Peixe Grande e Suas Histórias Maravilhosas. Direção:Tim Burton. Drama. Eua, 2003.
Prepare-se para conhecer um dos maiores contadores de histórias que esse mundo já viu: Ed Bloom (Albert Finney), que nunca perde a chance de contar um "causo" - até mesmo na festa de noivado do filho, o que provoca a irritação de Will (Billy Crudup). Na verdade, não é o fato isolado que enfurece Will, mas ter crescido ouvindo aquelas histórias todas - e apenas elas. Quem seria o verdadeiro Ed Bloom, aquele que restaria ao deixar de lado todas as fantasias que ele conta? E, por causa dessa discussão, pai e filho passaram anos sem se falar.
Mas agora Ed está muito doente, e Will mora na França com a mulher, que está grávida. Chamado pela mãe, Sandra (Jessica Lange), ele volta para sua casa, e percebe que Ed pode até estar preso em uma cama, mas não perdeu o velho hábito. Qualquer coisa é pretexto para repetir suas histórias, ou contá-las à norinha Josephine - o que, depois desses anos todos, ainda irrita Will. Mas o tempo que ele passa na casa dos pais vai servir para recordar várias das supostas lorotas e até mesmo tentar descobrir o que realmente existe de verdade nelas. Todas aquelas pessoas fantásticas sobre as quais Ed conta eram mesmo reais? A história de amor entre os jovens Ed (Ewan McGregor) e Sandra (Alison Lohman) aconteceu exatamente daquela forma? Ou era tudo uma maneira de Ed adicionar algum sabor em uma biografia que, no fundo, não tinha nada de especial?

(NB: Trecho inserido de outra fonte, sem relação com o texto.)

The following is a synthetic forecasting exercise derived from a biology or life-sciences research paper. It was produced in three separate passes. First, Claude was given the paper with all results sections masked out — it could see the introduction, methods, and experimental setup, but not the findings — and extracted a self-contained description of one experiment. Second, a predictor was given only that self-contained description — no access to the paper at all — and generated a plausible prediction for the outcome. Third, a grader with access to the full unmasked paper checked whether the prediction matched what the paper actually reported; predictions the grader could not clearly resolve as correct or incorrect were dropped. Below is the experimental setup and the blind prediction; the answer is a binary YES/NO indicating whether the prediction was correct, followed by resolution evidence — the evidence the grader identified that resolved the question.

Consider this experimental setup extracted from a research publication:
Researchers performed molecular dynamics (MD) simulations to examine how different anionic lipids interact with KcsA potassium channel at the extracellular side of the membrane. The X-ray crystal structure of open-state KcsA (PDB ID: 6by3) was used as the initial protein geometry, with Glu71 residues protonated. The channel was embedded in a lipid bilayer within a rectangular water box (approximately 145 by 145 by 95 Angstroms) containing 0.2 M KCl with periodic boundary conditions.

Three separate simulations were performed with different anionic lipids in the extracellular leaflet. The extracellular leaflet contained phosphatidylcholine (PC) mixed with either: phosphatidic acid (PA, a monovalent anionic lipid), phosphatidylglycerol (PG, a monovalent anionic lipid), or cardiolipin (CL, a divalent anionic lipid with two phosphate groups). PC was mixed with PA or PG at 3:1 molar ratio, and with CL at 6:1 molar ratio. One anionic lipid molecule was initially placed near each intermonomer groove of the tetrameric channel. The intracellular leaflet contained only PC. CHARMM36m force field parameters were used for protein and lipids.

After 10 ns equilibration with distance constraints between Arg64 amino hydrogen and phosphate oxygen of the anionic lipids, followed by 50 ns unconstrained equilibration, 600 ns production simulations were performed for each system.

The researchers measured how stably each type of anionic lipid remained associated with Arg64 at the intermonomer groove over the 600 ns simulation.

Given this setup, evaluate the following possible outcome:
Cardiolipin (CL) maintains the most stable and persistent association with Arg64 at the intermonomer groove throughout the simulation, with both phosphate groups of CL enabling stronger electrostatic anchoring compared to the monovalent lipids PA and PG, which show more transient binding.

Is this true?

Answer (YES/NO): YES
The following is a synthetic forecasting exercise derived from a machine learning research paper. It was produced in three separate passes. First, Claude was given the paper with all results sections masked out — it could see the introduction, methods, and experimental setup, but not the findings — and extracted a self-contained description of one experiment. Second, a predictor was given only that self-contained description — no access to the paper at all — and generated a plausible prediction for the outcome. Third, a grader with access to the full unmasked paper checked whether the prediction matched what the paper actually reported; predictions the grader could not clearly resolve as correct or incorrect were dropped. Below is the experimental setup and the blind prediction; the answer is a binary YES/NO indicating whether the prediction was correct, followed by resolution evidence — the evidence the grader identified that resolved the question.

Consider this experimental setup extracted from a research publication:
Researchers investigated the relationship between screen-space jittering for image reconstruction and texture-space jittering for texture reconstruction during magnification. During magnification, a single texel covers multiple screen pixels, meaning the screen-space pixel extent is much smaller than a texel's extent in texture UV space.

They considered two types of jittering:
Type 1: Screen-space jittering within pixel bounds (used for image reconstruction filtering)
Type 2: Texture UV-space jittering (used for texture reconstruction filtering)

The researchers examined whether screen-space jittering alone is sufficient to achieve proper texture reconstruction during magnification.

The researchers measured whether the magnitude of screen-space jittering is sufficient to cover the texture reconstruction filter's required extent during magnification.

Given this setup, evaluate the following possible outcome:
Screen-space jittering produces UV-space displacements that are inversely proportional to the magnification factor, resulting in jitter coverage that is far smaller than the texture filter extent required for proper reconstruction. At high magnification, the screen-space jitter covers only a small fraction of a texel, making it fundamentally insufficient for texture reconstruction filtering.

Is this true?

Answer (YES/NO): YES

Peixe Grande e Suas Histórias Maravilhosas tem todo o mundo de fantasia que a platéia espera de um filme de Tim Burton: gigantes de 4,5 metros de altura, bruxas em cujo olho de vidro as pessoas descobrem como vão morrer, missões surreais de altíssimo risco na Guerra da Coréia, uma cidade onde todos andam descalços, o tempo que pára. Além de uma história interessante, cheia de lances hilários, o filme conta com grandes interpretações de Albert Finney e Ewan McGregor, ambos no papel de Ed, e divertidas pontas de Danny deVito e Steve Buscemi. E, por mais inverossímeis que as histórias de Ed pareçam, vamos admitir: no fundo, no fundo, todo mundo gostaria de poder contar pelo menos um "causo" parecido. Ou não?

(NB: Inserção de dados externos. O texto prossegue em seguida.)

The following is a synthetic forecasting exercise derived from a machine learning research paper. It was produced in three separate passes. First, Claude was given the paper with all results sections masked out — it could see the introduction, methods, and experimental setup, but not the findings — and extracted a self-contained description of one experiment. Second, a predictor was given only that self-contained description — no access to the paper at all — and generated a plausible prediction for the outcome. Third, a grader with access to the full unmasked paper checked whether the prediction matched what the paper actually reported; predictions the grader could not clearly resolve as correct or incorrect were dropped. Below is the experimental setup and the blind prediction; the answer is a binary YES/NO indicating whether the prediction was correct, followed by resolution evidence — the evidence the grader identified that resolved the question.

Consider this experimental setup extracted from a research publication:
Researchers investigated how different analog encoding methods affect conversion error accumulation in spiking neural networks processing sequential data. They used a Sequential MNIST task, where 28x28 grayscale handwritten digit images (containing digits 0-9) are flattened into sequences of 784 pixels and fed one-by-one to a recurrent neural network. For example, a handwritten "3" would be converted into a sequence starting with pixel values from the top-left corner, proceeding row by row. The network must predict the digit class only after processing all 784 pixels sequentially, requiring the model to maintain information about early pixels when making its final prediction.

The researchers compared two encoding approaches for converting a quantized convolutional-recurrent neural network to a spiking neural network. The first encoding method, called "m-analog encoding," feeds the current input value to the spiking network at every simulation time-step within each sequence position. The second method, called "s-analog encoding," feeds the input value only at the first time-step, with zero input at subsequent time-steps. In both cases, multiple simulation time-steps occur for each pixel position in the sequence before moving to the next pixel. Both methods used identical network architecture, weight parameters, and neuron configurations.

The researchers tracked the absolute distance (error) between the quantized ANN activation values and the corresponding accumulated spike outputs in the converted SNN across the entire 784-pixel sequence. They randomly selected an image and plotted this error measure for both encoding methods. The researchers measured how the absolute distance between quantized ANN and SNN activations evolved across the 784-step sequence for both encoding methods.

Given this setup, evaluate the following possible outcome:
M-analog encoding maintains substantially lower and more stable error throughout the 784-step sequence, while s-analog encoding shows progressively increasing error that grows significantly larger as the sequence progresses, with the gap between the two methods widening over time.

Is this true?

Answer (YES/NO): NO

Pois é isso que a maior parte do filme quer ou tenta transmitir a noção e prazer de contar a estória, nela também está presente, de um jeito meio simplório, mas está lá, o processo de criação do mito, que seria começá-lo com pequenos contos, histórias e façanhas e aos poucos se transforma em algo de proporções maiores. E também no decorrer do filme percebe-se o choque não só o normal de pai e filho, mas digamos de correntes de pensamentos, de maneiras de se contar histórias.